While not available at this time, information on a study that involved a school-based program was presented along with the data on pediatric flu deaths. Dr. Pia Pannaraj, an assistant professor of pediatrics at the University of Southern California and Children’s Hospital Los Angeles presented the information.
“We looked at a proactive approach for how to prevent influenza,” Pannaraj said.
Pannaraj says that vaccination of school-aged children is important, not just for the children themselves, but for the whole community.
“Children are very capable of spreading the flu,” Pannaraj said. “They go to school, they’re in their classrooms, they’re all together – they touch each other, touch doors, pass around papers and pencils.”
Then they go home to family members, possibly passing the virus onto parents, younger siblings and elderly grandparents – younger children and the elderly are at the highest risk for becoming severely ill from the flu.
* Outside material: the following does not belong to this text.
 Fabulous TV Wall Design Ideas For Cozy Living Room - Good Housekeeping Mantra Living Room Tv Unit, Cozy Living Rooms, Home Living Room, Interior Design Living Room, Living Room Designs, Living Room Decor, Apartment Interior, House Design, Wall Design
All of this can be solved, Pannaraj says, with the help of a school-based influenza vaccination program. In her study, which followed 4,500 elementary school students, took place in Los Angeles County during the 2010-11 flu season. Half of the children in the study received a flu vaccine via a school-based vaccination program. The schools who did not offer the program served as the control. Children at all schools were tested for influenza if they started displaying flu-like symptoms: fever, runny nose, cough or respiratory symptoms.
In the schools where vaccines were offered, 30% to 50% of the children received a flu vaccine. In these schools, the high vaccination rate benefits were easily apparent.
“We found that children who were vaccinated were three times less to get the flu and missed half the number of school days compared to children who were not vaccinated. In our schools that had school-based influenza vaccination programs, their rates of influenza overall at the entire school were lower than at schools that did not have any vaccination program. And again, also their attendance rates were also much higher than the schools that did not have any vaccination program,” Pannaraj said, who added that more vaccinated children meant even bigger benefits. “In the school where the vaccination rate was close to 50%, we see protection extended even to those kids who were unvaccinated. Their rates on influenza were less compared to schools with lower vaccination rates.”
Vaccination, while the first line of defense, does not always prevent the flu. The vaccine’s main purpose is to help prevent extreme symptoms, particularly the respiratory symptoms. If and when children do end up with the flu, the CDC says that antiviral medications like Tamiflu and Relenza can be given. These can help ease symptoms and reduce the duration of illness, according to Wong.
Just as important as medication, parents should help children with the flu rest and water is essential. Anti-fever medications can be given if the fever gets too high. Cuddles, hugs and lots of stories can also be helpful while your child recovers. If, however, you notice any alarming symptoms, take your child to the doctor or emergency room.